Haley explains the three key pillars of reimbursement: coding, coverage, and payment. She delves into the complexities of CPT codes and the significant difference between a temporary Category 3 code and the gold-standard Category 1. The discussion also covers the immense challenges medical device companies face, including the lengthy timeline—sometimes years—to secure payer coverage, which can be a make-or-break factor for startups. The conversation wraps up with a look at how artificial intelligence is beginning to streamline the cumbersome, manual process of patient access and appeals.
Key Timestamps
- 1:45 - The initial challenge of making coverage match medical need.
- 3:30 - The three-part reimbursement pathway: coding, coverage, and payment.
- 5:50 - Navigating CPT codes and the difference between Category 1 and Category 3.
- 10:15 - Common challenges for medical device companies seeking payer coverage.
- 13:20 - The multi-year timeline to achieve Medicare coverage for innovative devices.
- 15:00 - Advice for regulatory and quality professionals on speeding up reimbursement.
- 20:10 - How AI is currently being used in patient access and reimbursement.

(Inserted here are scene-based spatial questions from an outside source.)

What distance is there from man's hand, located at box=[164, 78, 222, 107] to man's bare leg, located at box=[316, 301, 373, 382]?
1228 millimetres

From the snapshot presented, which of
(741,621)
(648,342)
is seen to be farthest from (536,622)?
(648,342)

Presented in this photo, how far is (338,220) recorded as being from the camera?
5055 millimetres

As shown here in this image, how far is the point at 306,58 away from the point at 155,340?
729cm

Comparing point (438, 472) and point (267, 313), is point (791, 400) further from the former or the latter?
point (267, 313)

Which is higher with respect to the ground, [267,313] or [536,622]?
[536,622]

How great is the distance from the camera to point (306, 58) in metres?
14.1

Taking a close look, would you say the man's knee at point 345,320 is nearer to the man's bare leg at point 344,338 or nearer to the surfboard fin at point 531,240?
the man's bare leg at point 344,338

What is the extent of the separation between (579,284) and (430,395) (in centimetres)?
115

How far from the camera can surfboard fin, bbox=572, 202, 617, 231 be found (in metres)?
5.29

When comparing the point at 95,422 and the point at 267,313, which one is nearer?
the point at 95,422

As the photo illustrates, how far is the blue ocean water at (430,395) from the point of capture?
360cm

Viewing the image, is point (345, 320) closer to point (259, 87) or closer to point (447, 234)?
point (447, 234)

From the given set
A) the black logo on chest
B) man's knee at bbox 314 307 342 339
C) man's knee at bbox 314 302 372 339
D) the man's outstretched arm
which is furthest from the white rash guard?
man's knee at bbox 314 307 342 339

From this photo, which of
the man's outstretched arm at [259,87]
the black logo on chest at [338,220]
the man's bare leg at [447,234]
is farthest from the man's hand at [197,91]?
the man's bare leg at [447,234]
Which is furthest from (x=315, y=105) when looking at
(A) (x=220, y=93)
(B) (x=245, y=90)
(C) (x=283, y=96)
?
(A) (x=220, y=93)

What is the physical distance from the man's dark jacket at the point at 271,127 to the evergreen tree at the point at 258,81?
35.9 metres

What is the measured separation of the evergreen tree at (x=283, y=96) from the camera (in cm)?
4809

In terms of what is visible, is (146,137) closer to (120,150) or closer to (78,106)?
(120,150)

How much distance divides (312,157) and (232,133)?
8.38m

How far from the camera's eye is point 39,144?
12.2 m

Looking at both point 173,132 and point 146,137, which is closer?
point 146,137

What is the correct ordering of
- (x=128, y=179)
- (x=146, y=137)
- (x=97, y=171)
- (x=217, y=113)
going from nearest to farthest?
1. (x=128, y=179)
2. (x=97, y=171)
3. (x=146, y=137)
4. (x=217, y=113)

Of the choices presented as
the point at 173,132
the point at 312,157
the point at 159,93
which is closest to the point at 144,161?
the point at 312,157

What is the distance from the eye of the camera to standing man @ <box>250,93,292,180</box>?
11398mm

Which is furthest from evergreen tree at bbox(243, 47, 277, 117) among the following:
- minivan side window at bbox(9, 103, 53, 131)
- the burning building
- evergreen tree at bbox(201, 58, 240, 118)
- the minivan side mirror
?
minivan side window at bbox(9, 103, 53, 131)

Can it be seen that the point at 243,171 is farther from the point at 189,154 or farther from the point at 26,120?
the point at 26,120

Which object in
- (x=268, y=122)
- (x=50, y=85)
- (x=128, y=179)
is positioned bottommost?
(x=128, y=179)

- 24:45 - Debating the accuracy of AI and its role in replacing human expertise.
Quotes
"A lot of times patients are not going to be able to pay out of pocket for expensive medical treatments, and a lot of times providers are not going to be able to write off those treatments on their side. So somebody needs to pay for this. And that's usually the health insurance companies..." — Haley King
"I think that for this sort of a use case [AI], you're always going to want some human in the loop... AI has the potential to be super, super powerful in this space, but I think you're always going to want to have human experts involved." — Haley King
Takeaways
- Integrate reimbursement strategy early: Unlike FDA approval, which focuses on safety and efficacy, payers also demand evidence of a device's clinical and economic value. Medical device companies, particularly startups, should integrate reimbursement planning into their pitch decks and product development timelines from the outset.
- Recognize the two-step process: FDA approval is not a golden ticket to reimbursement. Companies must understand the subsequent and often lengthy process of securing coding, coverage, and payment from payers like CMS and private insurance companies, which can take several years.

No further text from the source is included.